Richard iii

Mis en scène par Emmanuel Ray - Joué par la troupe du Théâtre en Pièces - 

Au cloître des Cordeliers de Chartres le 29 Août 2023, 21 h.

Quelle évolution depuis les premières lectures de Ruchard III, au Théâtre de Chartres le samedi matin, au tout début du projet, trois à quatre ans auparavant !

Evolution, transformation, maturation, qui facilitent les nôtres, qui poussent le champ du regard au-delà de soi, de sa propre sphère. Et, oh ! surprise ! A la fin, le constat est là, fort, troublant ! Ce n’est pas Richard III seulement qui est capable d’être Ruchard III ! C’est chacun d’entre nous !

Tout au long de la pièce, se jouent ces parties indéfinissables, irrationnelles, susceptibles de nous mener « Dieu sait où ! », selon cette expression courante. Ce qui finalement traduit l’impossible à dire, ce qui nous échappe parfois, cet insaisissable qui, pourtant est capable de se transmettre « pour le meilleur et pour le pire ».

Du coup, on s’interroge : et moi dans tout ça ? Ni Dieu ni maître. Ni vainqueur ni vaincu. Ni … La liste peut être brève ou longue, selon l’avis – la vie - de chacun.

Et tout ça, par où ça passe ? Par les « tripes » !  Sans elles rien ne passe ! Mais il a bien fallu le penser pour s’en saisir et le faire vibrer, d’un ventre à l’autre. Et c’est là toute la magie de ce travail théâtral, ciselé au cordeau dans et avec la crudité des êtres. Parce que, bien sûr,  le talent des comédiens est au rendez-vous.

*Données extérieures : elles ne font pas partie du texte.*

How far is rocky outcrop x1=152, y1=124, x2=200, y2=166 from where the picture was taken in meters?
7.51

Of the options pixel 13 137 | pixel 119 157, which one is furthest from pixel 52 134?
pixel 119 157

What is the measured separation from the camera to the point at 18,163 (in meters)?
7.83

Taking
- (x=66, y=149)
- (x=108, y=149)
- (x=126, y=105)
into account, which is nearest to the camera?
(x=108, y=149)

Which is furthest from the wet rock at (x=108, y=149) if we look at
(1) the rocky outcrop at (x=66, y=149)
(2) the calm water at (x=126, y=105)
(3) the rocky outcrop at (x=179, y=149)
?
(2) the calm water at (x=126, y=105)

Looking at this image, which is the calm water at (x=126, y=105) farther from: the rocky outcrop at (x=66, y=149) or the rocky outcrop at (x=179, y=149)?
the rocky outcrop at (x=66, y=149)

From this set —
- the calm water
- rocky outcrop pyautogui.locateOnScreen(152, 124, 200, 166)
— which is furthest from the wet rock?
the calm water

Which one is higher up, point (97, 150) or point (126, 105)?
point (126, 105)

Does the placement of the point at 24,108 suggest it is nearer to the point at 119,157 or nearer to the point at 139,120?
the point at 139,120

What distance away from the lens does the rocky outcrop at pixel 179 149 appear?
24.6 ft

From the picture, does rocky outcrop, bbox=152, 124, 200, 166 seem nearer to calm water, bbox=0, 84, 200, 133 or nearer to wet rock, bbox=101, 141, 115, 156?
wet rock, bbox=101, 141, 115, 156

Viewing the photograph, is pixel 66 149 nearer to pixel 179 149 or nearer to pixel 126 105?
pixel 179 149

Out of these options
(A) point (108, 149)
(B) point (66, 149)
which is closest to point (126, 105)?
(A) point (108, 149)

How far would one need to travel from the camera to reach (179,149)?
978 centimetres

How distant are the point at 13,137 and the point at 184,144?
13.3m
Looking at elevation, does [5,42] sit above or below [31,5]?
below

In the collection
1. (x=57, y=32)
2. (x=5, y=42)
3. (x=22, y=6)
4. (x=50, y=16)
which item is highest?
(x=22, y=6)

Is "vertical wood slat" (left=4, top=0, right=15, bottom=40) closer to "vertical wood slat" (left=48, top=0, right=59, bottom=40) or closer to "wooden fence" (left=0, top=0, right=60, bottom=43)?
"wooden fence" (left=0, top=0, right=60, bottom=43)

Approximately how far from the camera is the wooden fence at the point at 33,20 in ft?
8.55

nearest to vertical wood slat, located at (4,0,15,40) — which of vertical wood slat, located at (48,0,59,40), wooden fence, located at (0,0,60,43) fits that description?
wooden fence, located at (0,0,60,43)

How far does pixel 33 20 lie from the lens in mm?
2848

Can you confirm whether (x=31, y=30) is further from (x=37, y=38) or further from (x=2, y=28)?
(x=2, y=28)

Travail guidé par un coryphée, ni prédicateur, ni Chronos, juste éclaireur, mi-Aigle, mi-Sphynx, mais aussi l’Indien, le représentant des populations amérindiennes à travers bijoux et autres symboles et bien sûr,  la parole. Bref, Indien, Reine et Coryphée, issu de diverses civilisations, qui trace  malgré quelques péripéties, sa voie à la rencontre de nos univers d’aujourd’hui  et qui partage un chemin de pensée, avec sa force et sa fragilité.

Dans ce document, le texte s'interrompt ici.